◆ **Source material**:
◇ ◇ ◇ ◇ ◇

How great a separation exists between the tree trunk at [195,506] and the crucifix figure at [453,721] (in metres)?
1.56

◇ ◇ ◇ ◇ ◇

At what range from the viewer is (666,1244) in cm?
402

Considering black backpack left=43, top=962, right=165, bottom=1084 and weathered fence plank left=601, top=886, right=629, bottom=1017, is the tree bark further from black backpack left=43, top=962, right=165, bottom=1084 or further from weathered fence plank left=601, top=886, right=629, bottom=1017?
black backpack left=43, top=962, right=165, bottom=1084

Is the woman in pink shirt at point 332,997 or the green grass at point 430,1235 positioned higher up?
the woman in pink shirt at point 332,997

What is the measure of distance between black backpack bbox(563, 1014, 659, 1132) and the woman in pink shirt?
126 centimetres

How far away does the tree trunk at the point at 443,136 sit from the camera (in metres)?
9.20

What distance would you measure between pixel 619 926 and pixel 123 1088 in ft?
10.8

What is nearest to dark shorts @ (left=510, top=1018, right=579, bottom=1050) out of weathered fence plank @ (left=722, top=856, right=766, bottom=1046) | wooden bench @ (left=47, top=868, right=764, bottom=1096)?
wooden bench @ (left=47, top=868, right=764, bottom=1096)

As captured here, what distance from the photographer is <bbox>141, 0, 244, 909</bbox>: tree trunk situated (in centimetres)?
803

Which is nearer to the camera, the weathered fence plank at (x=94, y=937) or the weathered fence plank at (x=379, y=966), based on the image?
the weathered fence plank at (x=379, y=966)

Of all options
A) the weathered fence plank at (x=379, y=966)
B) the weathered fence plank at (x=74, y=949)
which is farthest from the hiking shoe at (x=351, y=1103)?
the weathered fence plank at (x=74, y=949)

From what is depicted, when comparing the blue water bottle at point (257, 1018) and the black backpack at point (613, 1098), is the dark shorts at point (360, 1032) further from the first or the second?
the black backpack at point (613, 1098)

◇ ◇ ◇ ◇ ◇

◆ **What you should do**: Identify every line in the listing above that contains the word "centimetres", and copy each one out. Only matches with the same capitalization count.

◆ **Response to this exercise**:
126 centimetres
As captured here, what distance from the photographer is <bbox>141, 0, 244, 909</bbox>: tree trunk situated (in centimetres)?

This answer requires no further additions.